If we understand that we are made in God’s image and trusted caretakers of his creation, then what are the implications for our relationship with him?
Consider these inherent realities of the steward relationship – authority, obedience, and awe.
o Authority – As Creator of the universe, God holds all authority on heaven and earth. As his created beings, we submit to the authority of our Creator (Matthew 28:18).
o Obedience – With respect to authority, we are to obey the will of the Father. In recognizing and submitting to our role as God’s servants and stewards of creation, we should rightfully respect the will of the Creator (Philippians 2:10-11). We are free in Christ to live according to God’s will (Romans 8:2).
o Awe – As creatures of the Creator of the universe, we should be inspired by fear, awe, and reverence of our Creator. One day all nations will worship him (Rev 15:3-4).
How Do We Steward Our Relationship with God?
In Mark 12:30, Jesus speaks simply. Loving God seems quite simple, yet in our human brokenness most times it feels far from easy.
To steward our relationship with God, we need to recognize the ways we were created to love him. God has given us incredible capacity to love – with our heart, mind, soul, and strength.
o Heart – For some, it can be easy to know and study about God but difficult to apply this knowledge to the heart. Our words and actions are ultimately a result of what is rooted in our hearts (Luke 6:45, Proverbs 4:23). A consequence of loving God with our whole heart is a life that exemplifies Christ’s love in thought, word, and deed. Our desires and passions reflect the true center of our worship.
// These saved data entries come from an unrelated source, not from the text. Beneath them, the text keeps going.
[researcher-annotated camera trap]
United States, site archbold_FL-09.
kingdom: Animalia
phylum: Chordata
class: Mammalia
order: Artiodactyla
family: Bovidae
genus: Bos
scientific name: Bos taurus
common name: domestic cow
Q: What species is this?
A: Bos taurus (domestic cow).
o Soul – In Genesis 2:7, God forms man out of dust and breathes into him the breath of life. Our being is more than physical, emotional, and intellectual. The soul encompasses all that we are. We are called to worship God through a life that is completely dedicated to him.
o Mind – Knowing, loving, and honoring God with our minds involves diligence. We are in possession of the living Word, a love letter to us from God. Stewarding our minds asks us to spend time studying God’s truth. It also means discerning the application of God’s truth to the culture of the world. Today’s culture tempts us daily with destructive ways to distract our minds from God.
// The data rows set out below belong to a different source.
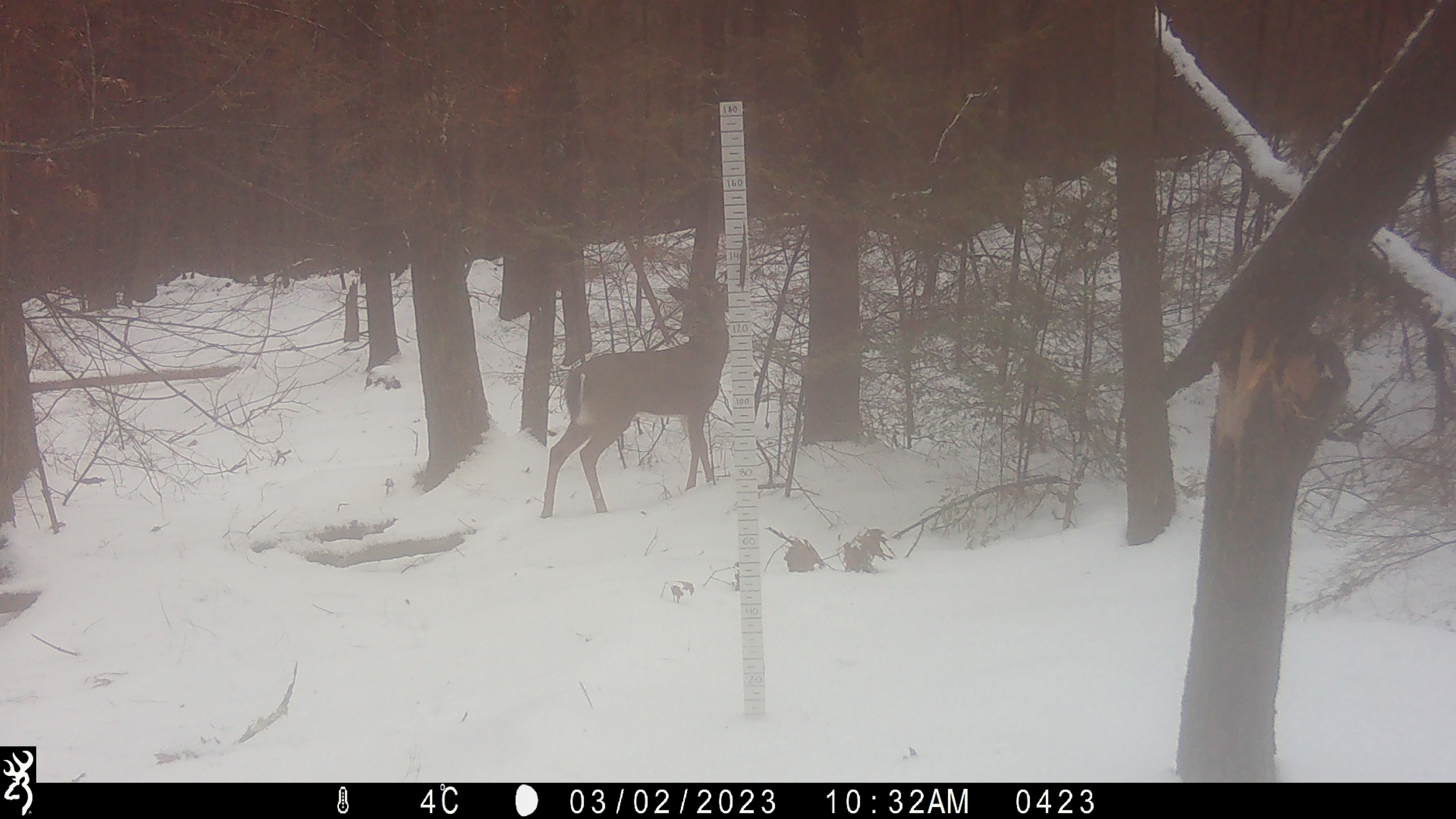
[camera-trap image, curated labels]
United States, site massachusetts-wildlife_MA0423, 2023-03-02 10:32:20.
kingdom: Animalia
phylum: Chordata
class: Mammalia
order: Artiodactyla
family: Cervidae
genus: Odocoileus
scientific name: Odocoileus virginianus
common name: white-tailed deer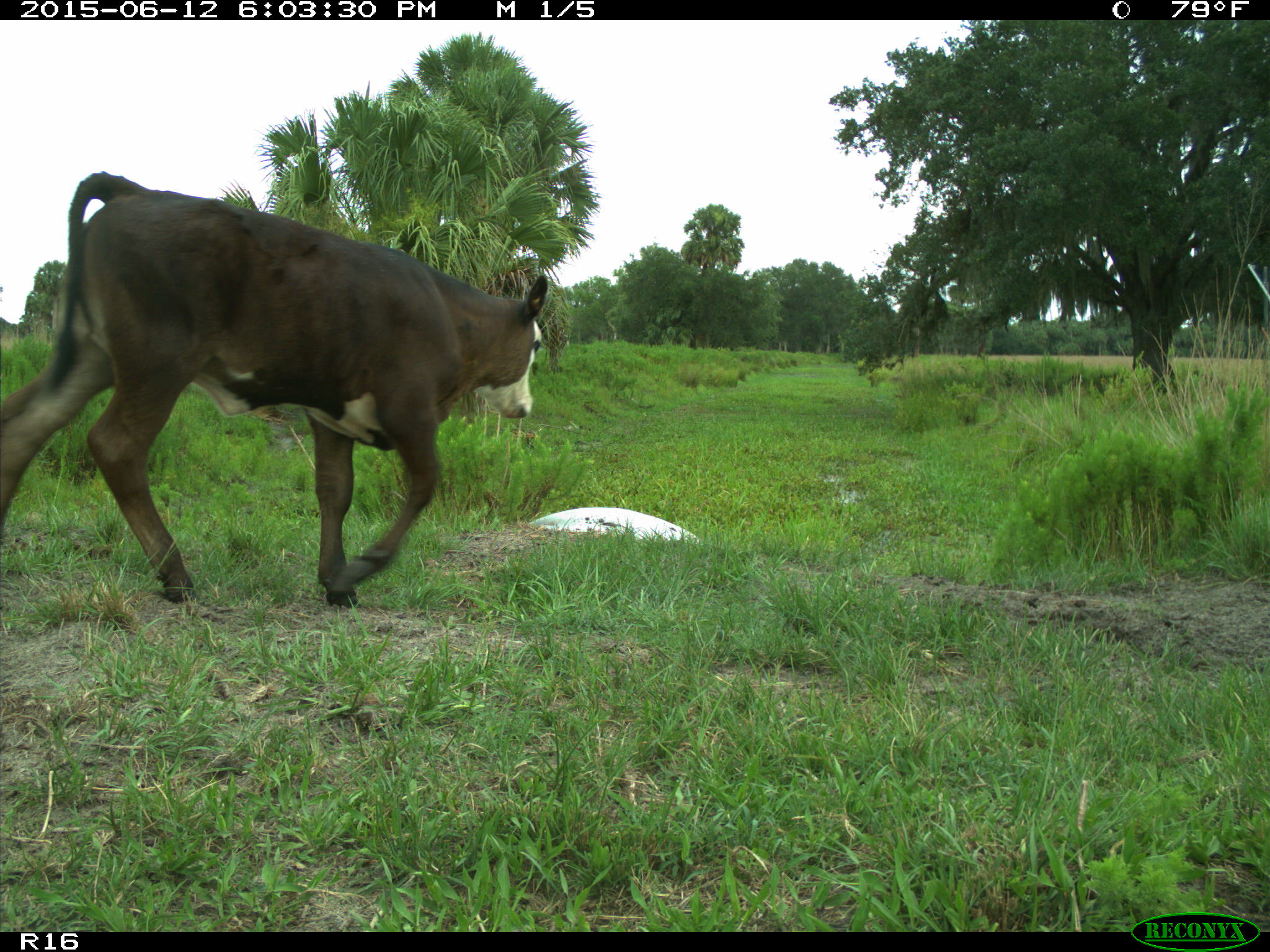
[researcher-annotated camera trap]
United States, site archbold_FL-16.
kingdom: Animalia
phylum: Chordata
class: Mammalia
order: Artiodactyla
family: Bovidae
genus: Bos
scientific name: Bos taurus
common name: domestic cow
o Strength – The first commandment in Deuteronomy 6:5 is translated as “might.” Does that mean the heavyweight champion can love God more than the twelve year-old child, elderly senior citizen, or terminally ill? No – it means devoted totality. We are to direct all we have at our disposal to the glory of God.
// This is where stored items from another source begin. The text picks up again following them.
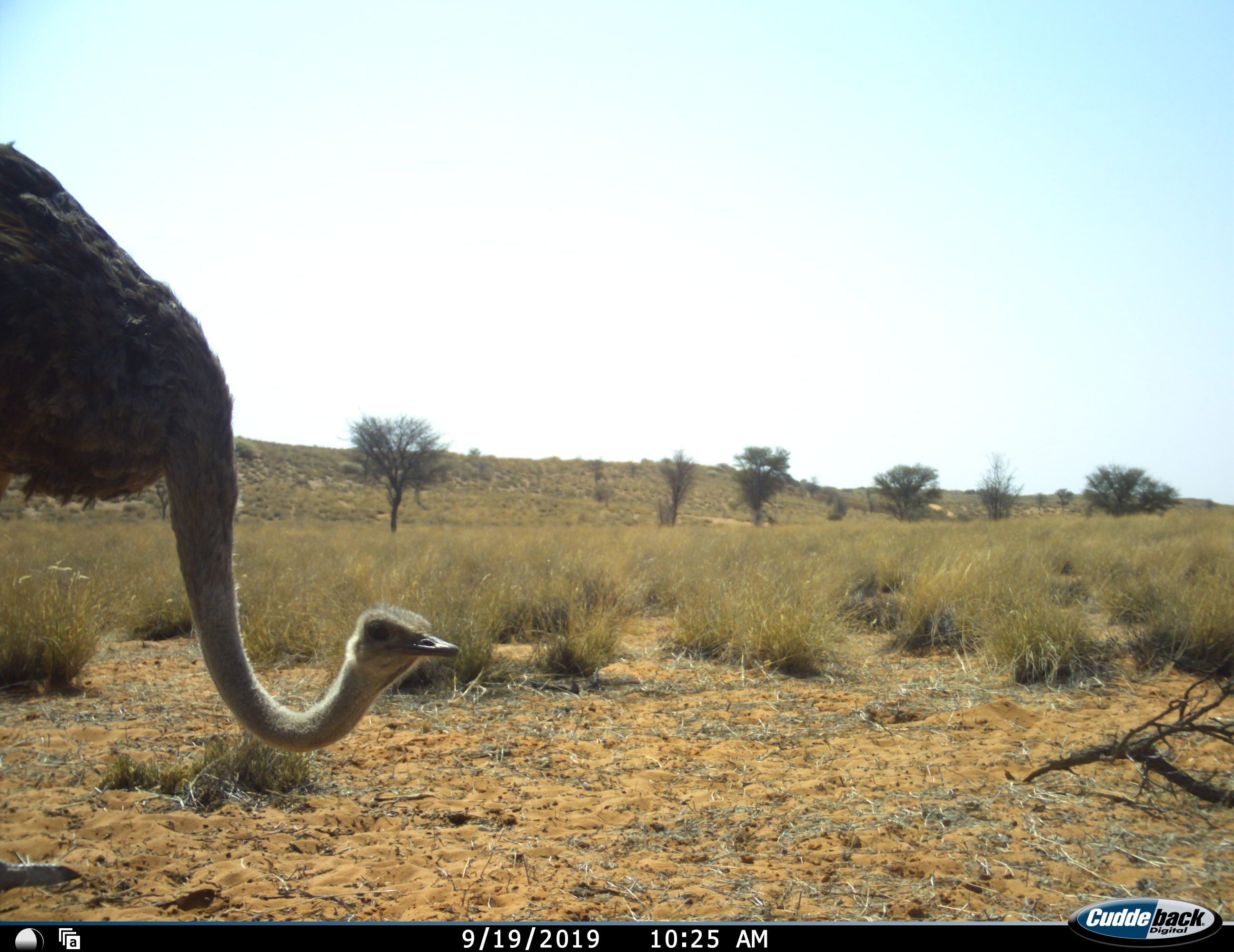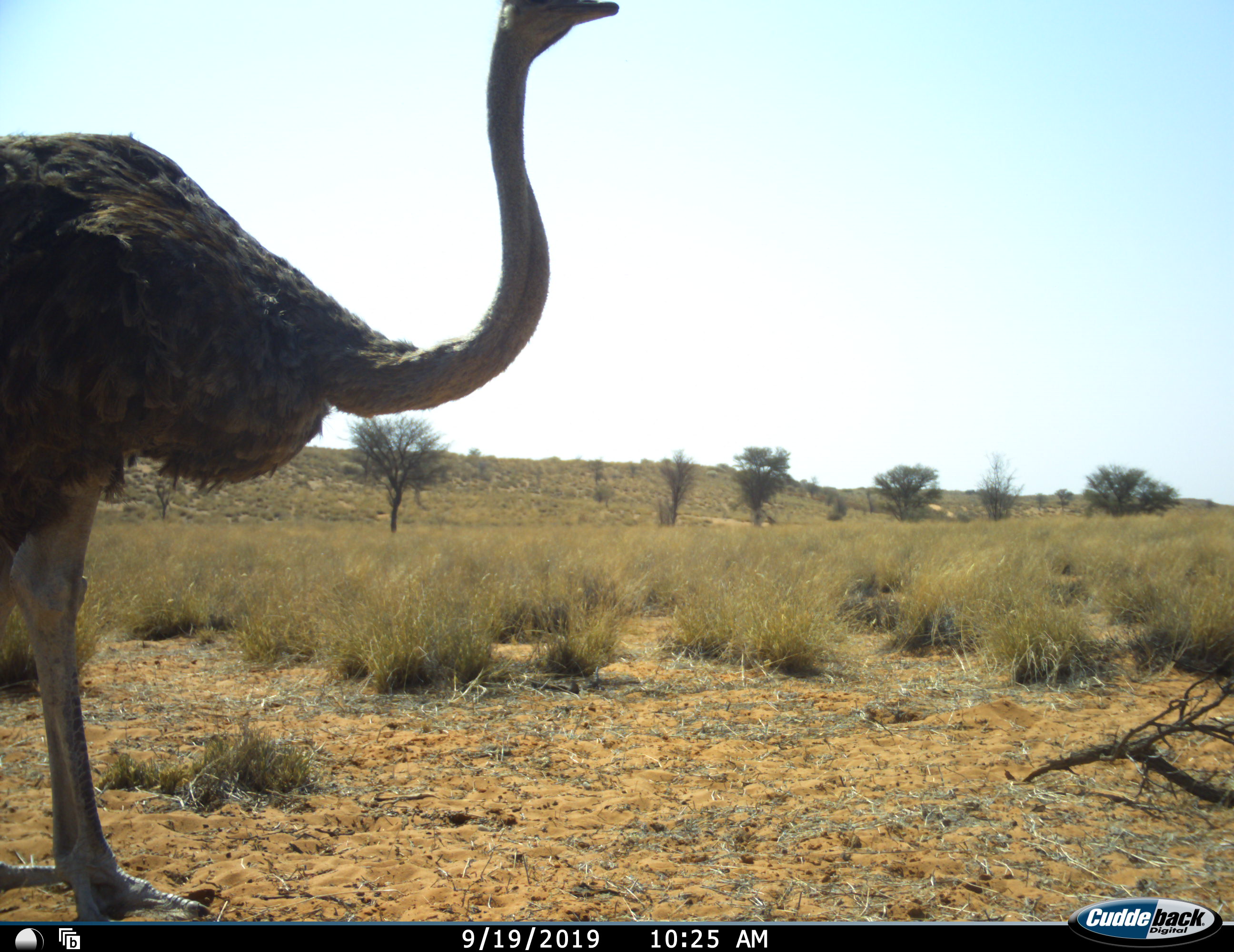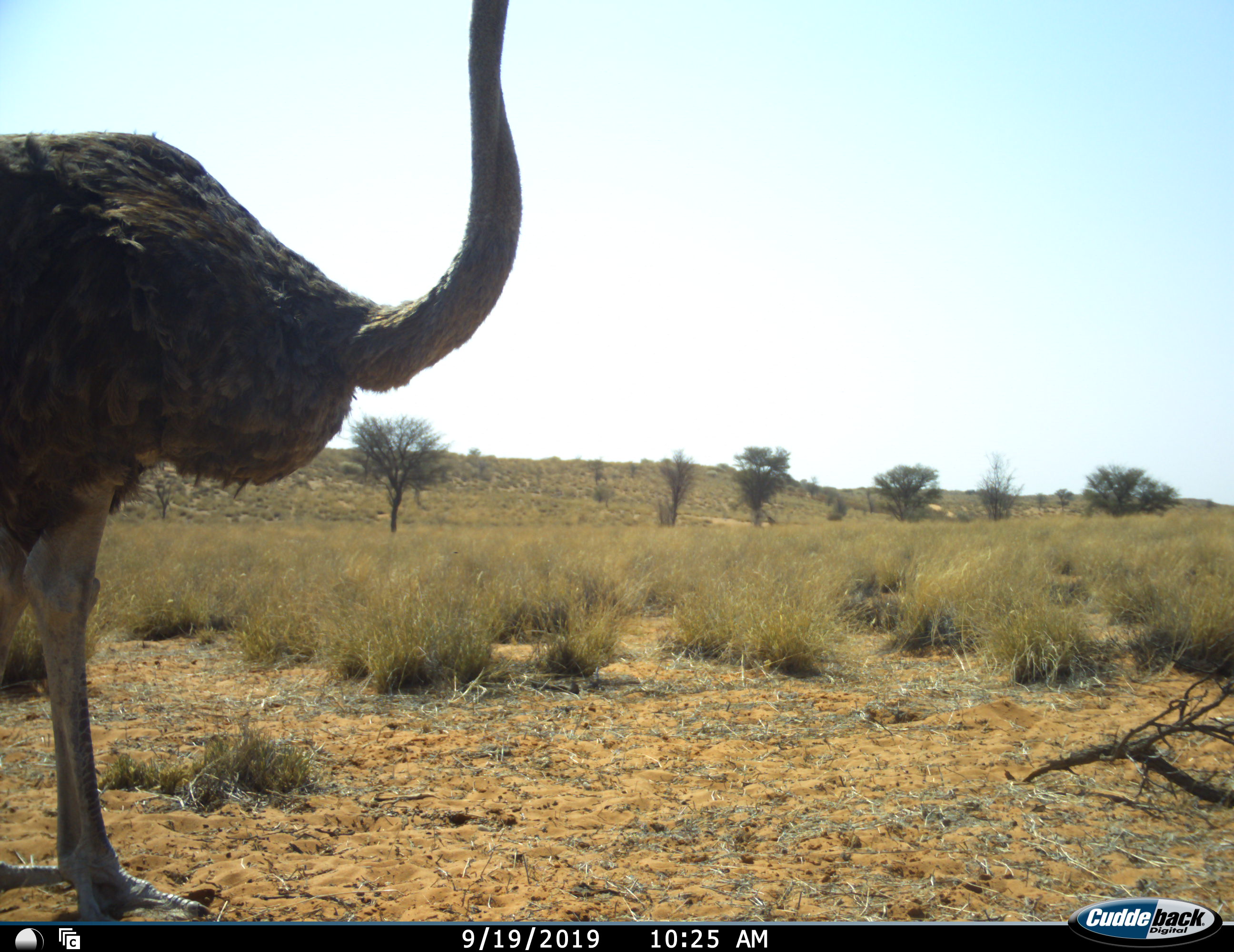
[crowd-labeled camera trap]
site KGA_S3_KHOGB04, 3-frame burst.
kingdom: Animalia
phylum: Chordata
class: Aves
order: Struthioniformes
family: Struthionidae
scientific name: Struthionidae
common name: ostrich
Ostrich (Struthionidae), count 1. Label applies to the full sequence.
Despite sin and because of Christ’s redemptive work in our lives, through faith and by grace, we can all love God with everything that we are and everything that we have.
Follow the Example of Jesus
Ultimately, God sent his Son to demonstrate the life we should live to honor God. Christ sets the example to love his Father, to love himself, and to love others. The life of Jesus demonstrates many ways to love God.
Consider these practical ways:
o Intimacy: Jesus retreats regularly to be with God, intimately and alone (Mark 1:35, Matthew 6:6). What is your posture towards God? Do you come to him as you are, without filters and masks? He knows you, loves you, and wants intimacy with you (Psalm 139).
o Time: Christ retreated from preaching to large crowds to spend time with God. He spent hours and nights praying to his Father (Luke 6:12, Matthew 14:23). In order to know our Creator, we must spend time with him.
o Worship: We have the opportunity to worship our Creator every minute of every day. In loving him with our heart, mind, soul, and might, we can steward every resource we have in all that we do to follow his commandments and love him to our fullest capacity.
o Service: Jesus lived a life for others. He lived selflessly and loved abundantly. He associated with the outcasts and sought out the unwanted. God calls us to love others as he does. We can glorify him by our service to others (Matthew 25:35-40).
To steward our relationship with God, we must understand the resources God has given us, his desires, and the ways he has created us to love.